Estratto scelto:
┌──

Com’è ovvio vista la situazione, non ci sarà l’iconico picnic di Pasquetta, quest’anno. Prima o poi però questa emergenza passerà e potremo finalmente tornare a regalarci qualche bel pranzo sui prati. Perché non approfittarne, allora, per riepilogare un po’ le regole del picnic (quasi) perfetto?
Iniziamo dalla scelta del luogo. Poche città italiane offrono parchi dove si possa mangiare sull’erba senza incappare in bisogni canini, bottiglie rotte, siringhe e altre schifezze. Chi può, ne approfitti! Gli altri sono infatti costretti a pellegrinare fuori porta alla ricerca di un prato dall’erba di altezza accettabile, non troppo assolato e soprattutto raggiungibile senza eccessive peripezie. Il picnic perfetto richiede infatti un contesto ameno, quindi difficilmente raggiungibile senza almeno un tratto da percorrere a piedi o al massimo in bicicletta. Cibo e attrezzature dovranno quindi adeguarsi: la giornata dev’essere piacevole, non certo un tour de force con i partecipanti trasformati in portatori himalayani!

└──

Consegne:
1. Riassumi in due frasi il brano sul picnic.
2. Trascrivi dal brano sul picnic il passo che va da "Iniziamo dalla scelta" a "in portatori himalayani!".

Estratti da un dataset spaziale:
┌──

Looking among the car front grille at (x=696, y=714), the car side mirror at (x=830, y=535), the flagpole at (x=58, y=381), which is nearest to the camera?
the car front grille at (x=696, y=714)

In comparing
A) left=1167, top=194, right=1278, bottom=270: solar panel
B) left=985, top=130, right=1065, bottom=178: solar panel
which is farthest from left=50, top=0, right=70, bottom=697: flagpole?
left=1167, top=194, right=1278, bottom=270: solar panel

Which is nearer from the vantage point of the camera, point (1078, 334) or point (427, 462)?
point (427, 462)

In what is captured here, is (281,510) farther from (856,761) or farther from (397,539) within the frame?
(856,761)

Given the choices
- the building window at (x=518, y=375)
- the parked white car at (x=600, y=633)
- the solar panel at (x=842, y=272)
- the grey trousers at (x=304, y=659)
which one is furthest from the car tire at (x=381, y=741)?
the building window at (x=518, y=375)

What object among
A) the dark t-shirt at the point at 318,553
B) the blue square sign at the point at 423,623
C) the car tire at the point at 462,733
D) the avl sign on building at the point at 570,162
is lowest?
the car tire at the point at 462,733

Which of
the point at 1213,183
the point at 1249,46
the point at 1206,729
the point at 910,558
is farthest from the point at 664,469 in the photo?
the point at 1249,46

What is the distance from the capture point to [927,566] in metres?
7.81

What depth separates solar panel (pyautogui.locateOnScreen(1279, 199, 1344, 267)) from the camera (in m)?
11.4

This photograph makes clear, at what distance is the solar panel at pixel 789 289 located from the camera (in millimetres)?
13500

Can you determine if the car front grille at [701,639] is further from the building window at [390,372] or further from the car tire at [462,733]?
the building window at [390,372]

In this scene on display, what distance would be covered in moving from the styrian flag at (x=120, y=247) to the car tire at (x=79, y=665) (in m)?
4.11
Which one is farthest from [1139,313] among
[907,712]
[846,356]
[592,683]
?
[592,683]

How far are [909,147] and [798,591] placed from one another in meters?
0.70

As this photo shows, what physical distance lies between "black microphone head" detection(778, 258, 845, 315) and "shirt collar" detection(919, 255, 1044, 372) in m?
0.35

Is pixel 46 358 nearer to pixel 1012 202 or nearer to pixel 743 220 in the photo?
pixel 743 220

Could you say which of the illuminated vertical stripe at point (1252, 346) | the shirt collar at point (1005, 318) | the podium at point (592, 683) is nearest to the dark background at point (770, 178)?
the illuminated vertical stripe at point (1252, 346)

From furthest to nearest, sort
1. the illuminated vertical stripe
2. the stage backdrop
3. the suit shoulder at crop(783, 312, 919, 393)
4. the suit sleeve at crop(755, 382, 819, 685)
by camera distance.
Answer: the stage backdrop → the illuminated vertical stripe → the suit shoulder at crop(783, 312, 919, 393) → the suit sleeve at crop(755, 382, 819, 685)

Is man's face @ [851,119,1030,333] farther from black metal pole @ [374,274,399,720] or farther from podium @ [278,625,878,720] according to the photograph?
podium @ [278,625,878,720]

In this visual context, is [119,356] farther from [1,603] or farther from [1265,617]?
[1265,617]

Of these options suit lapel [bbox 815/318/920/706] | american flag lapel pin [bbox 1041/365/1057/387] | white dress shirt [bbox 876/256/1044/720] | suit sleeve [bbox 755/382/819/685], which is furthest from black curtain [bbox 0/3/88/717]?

└──

Risultati dell'esercizio:
1. Vista la situazione, quest'anno non ci sarà il picnic di Pasquetta, ma l'emergenza prima o poi passerà ed è l'occasione per riepilogare le regole del picnic quasi perfetto, a cominciare dalla scelta del luogo. Poche città italiane hanno parchi puliti dove mangiare sull'erba, quindi molti devono cercare fuori porta un prato adatto e raggiungibile, spesso con un tratto a piedi o in bicicletta, e cibo e attrezzatura devono adeguarsi.

2.
Iniziamo dalla scelta del luogo. Poche città italiane offrono parchi dove si possa mangiare sull’erba senza incappare in bisogni canini, bottiglie rotte, siringhe e altre schifezze. Chi può, ne approfitti! Gli altri sono infatti costretti a pellegrinare fuori porta alla ricerca di un prato dall’erba di altezza accettabile, non troppo assolato e soprattutto raggiungibile senza eccessive peripezie. Il picnic perfetto richiede infatti un contesto ameno, quindi difficilmente raggiungibile senza almeno un tratto da percorrere a piedi o al massimo in bicicletta. Cibo e attrezzature dovranno quindi adeguarsi: la giornata dev’essere piacevole, non certo un tour de force con i partecipanti trasformati in portatori himalayani!